WHAT THE TASK ASKS
Word for word, set down the entries below.

─── DATASET EXTRACT

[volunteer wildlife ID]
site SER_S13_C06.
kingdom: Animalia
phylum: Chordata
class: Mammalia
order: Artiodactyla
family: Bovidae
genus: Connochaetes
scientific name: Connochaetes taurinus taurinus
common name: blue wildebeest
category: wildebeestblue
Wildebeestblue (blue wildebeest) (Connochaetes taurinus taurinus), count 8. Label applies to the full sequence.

──────

WRITTEN RESPONSE
[volunteer wildlife ID]
site SER_S13_C06.
kingdom: Animalia
phylum: Chordata
class: Mammalia
order: Artiodactyla
family: Bovidae
genus: Connochaetes
scientific name: Connochaetes taurinus taurinus
common name: blue wildebeest
category: wildebeestblue
Wildebeestblue (blue wildebeest) (Connochaetes taurinus taurinus), count 8. Label applies to the full sequence.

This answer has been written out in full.